◆ VERSTÄNDNIS PRÜFEN ◆
a – Stimmen diese Aussagen mit dem Text über Spiegel in Restaurants überein? Antworte jeweils mit Ja oder Nein und zitiere die entscheidenden Worte genau. (i) In französischen Restaurants hängen die Spiegel auf Augenhöhe an den Wänden. (ii) Gastwirte aus anderen Ländern haben die Spiegel bisher nicht übernommen. (iii) Beim Videotelefonieren schaut man vor allem auf das Gesicht des Gegenübers.
b – Übersetze diesen Satz aus dem Text über Spiegel in Restaurants ins Englische: „Die Franzosen sind schlau, sie schaffen die billigen Plätze ab.“

◆ TEXTAUSZUG ◆

◆ ◆ ◆

Französische Restaurants haben die Eigenart, ringsum an den Wänden mit augenhoch angebrachten Spiegeln ausgestattet zu sein. Sinn und Zweck dieser Installation ist, dass so auch das Treiben der Restaurantgesellschaft beobachten kann, wer mit dem Rücken zum Geschehen sitzt. Die Franzosen sind schlau, sie schaffen die billigen Plätze ab. Gastwirte anderer Nationalitäten haben sich den Trick bereits abgeschaut, in bester Absicht für das Wohl ihrer Gäste.
Doch wie alles Gutgemeinte auf der Welt sind auch diese Spiegel leider nicht ohne Risiken und Nebenwirkungen. Kaum hat man im Restaurant gegenüber einer reflektierenden Glaswand Platz genommen und könnte nun, der rückwärtigen Sitzposition zum Trotz, bequem den Ausblick in den Gastraum genießen, schon zieht das eigene Spiegelbild alle Aufmerksamkeit auf sich. Mit der Konzentration ist es aus und vorbei: Man kann ab jetzt nirgends mehr hinschauen als in die unerbittlich zurückstierenden Augen der eigenen Reflektion.
Anfangs tut man es vielleicht noch unbewusst, in einen Spiegel schaut man halt mal, wenn sich die Gelegenheit bietet. Sitzt die Frisur, wie tief sind die Augenringe? So, jetzt reicht’s aber, man sollte nun das Interieur des Restaurants bewundern, die flinken Kellner und die interessanten Herrschaften am Nebentisch. Vor allem sollte man sich mit den Menschen an seinem eigenen Tisch beschäftigen. Stattdessen wandert der Blick zum Spiegel. Immer wieder. Das eigene Spiegelbild drängt sich auf wie ein angetrunkener Mann mit schlechtem Atem. Man wird wütend: Wie kann das sein, dass ich ständig mich selbst anschauen muss? Bin ich wirklich so narzisstisch? Man würde gerne woanders hinschauen, um sich zu vergewissern, dass es nicht so ist. Aber der so ungünstig auf Augenhöhe platzierte Spiegel zerrt den Blick zurück zum eigenen Antlitz. Man ist gefangen. Das permanente Anbiedern des eigenen Spiegelbilds führt leider auch dazu, dass man die ganze Zeit an seinem Gesicht herumfummelt, die Haare öffnet und wieder zusammenbindet, die Bluse glattstreicht, es ist zum Wahnsinnigwerden. Wir kennen das Phänomen auch von Skype oder FaceTime: obwohl die Videotelefonie ja eigentlich dazu gedacht ist, seinem Gegenüber mal wieder ins Gesicht zu schauen, zwingt eine unsichtbare Macht dazu, doch immer wieder das eigene Bild zu betrachten. Am Ende legt man auf und weiß gar nicht, wie die gute Freundin nach drei Monaten Neuseeland denn nun aussieht.

◆ ◆ ◆

◆ BEREITGESTELLTE DATENSÄTZE ◆
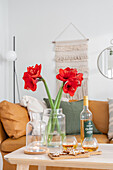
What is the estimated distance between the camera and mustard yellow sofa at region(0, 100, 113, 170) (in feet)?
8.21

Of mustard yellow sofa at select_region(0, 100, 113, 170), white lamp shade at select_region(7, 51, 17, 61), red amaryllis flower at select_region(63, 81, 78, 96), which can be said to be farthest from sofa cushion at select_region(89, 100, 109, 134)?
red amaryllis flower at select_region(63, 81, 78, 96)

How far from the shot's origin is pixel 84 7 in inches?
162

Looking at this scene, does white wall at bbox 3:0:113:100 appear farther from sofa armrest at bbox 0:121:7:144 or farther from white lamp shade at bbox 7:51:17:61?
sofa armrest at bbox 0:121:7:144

◆ ◆ ◆

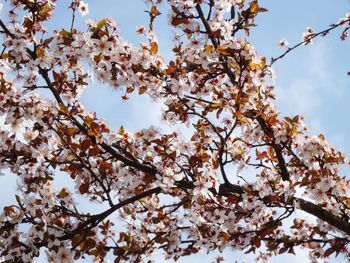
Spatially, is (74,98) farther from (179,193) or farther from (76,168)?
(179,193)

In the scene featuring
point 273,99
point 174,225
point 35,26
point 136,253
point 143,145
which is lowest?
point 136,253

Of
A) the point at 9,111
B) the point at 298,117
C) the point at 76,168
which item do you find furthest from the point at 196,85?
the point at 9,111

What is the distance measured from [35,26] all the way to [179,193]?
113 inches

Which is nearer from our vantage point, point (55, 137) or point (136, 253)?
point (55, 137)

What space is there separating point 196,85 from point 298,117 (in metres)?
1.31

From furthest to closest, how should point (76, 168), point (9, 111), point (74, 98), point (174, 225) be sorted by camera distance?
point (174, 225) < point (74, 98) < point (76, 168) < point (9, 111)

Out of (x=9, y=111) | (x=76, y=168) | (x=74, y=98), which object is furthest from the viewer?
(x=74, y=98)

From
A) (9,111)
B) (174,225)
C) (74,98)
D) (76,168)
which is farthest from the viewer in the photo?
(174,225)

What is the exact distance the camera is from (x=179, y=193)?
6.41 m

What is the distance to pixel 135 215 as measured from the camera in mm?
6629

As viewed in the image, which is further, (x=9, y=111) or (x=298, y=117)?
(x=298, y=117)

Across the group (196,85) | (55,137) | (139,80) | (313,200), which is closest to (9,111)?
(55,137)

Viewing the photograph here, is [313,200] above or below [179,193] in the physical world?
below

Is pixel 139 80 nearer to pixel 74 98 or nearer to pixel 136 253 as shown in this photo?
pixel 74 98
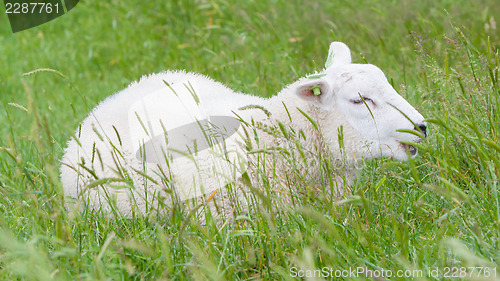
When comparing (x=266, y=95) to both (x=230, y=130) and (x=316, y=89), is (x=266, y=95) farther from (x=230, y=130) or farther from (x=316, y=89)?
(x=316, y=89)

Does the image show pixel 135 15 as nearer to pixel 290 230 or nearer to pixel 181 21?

◆ ◆ ◆

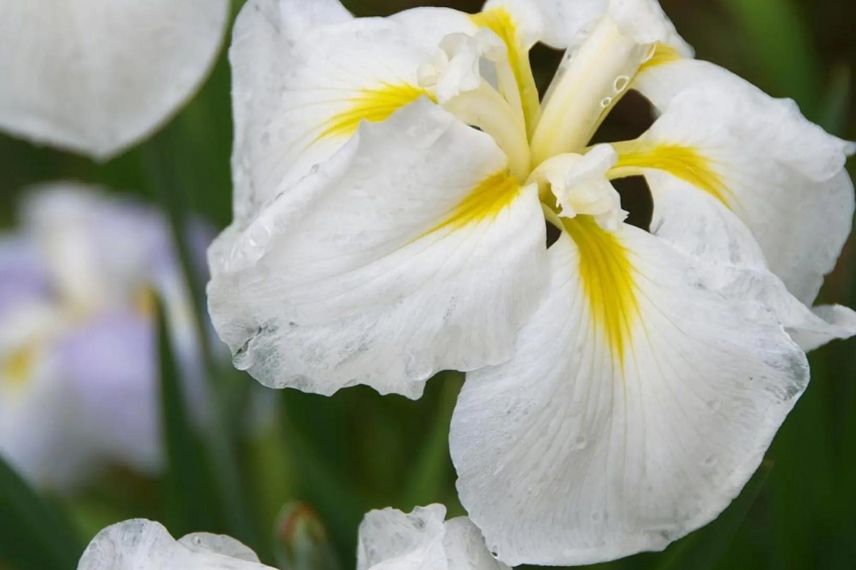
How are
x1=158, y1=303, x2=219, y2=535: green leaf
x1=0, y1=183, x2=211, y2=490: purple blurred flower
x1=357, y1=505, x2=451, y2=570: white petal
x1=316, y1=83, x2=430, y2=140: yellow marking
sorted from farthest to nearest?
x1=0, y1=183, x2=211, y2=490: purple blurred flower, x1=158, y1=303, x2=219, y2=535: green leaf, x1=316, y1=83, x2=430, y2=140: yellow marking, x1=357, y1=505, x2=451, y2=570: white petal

◆ ◆ ◆

◆ LÖSUNGEN JE AUFGABE ◆
a –
(i) Ja: „ringsum an den Wänden mit augenhoch angebrachten Spiegeln ausgestattet zu sein“
(ii) Nein: „Gastwirte anderer Nationalitäten haben sich den Trick bereits abgeschaut“
(iii) Nein: „zwingt eine unsichtbare Macht dazu, doch immer wieder das eigene Bild zu betrachten“

b – The French are clever; they do away with the cheap seats.